▶ **WHAT THIS TASK INVOLVES**
A single stretch of the material below is to be transcribed exactly, starting at the line with "Tanzania, site E03, 2011-06-10" and ending after the line with "label granularity: sequence-level".

-- -- --

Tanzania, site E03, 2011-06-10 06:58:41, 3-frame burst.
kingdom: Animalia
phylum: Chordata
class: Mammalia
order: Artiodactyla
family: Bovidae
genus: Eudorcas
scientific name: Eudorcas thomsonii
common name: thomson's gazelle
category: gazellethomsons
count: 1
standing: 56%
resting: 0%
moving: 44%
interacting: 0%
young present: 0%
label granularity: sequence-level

-- -- --

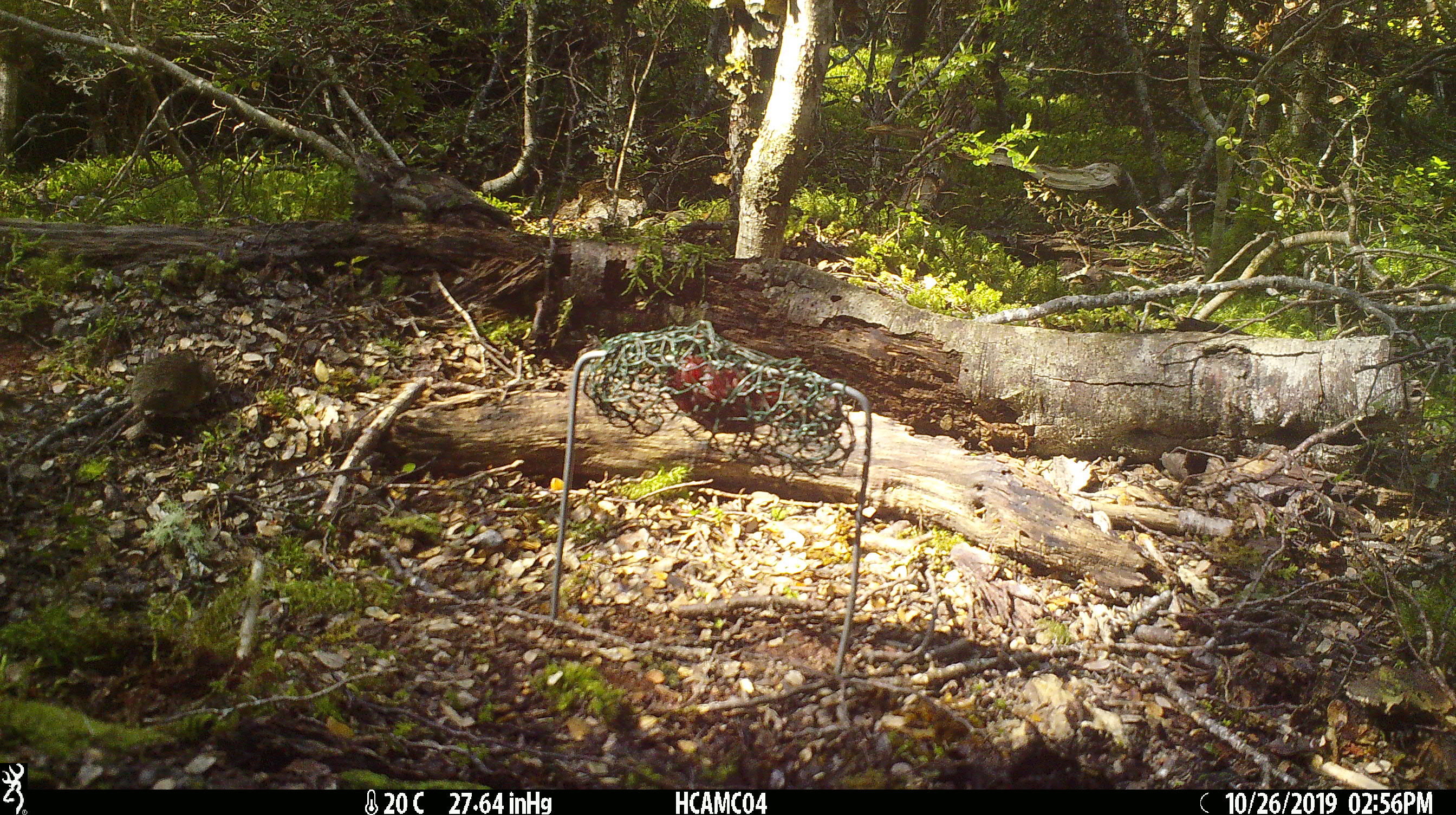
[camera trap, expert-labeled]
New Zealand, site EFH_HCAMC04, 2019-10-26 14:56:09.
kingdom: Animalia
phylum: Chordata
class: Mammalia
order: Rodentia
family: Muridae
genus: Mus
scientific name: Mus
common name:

-- -- --

▶ **EXPECTED ANSWER**
Tanzania, site E03, 2011-06-10 06:58:41, 3-frame burst.
kingdom: Animalia
phylum: Chordata
class: Mammalia
order: Artiodactyla
family: Bovidae
genus: Eudorcas
scientific name: Eudorcas thomsonii
common name: thomson's gazelle
category: gazellethomsons
count: 1
standing: 56%
resting: 0%
moving: 44%
interacting: 0%
young present: 0%
label granularity: sequence-level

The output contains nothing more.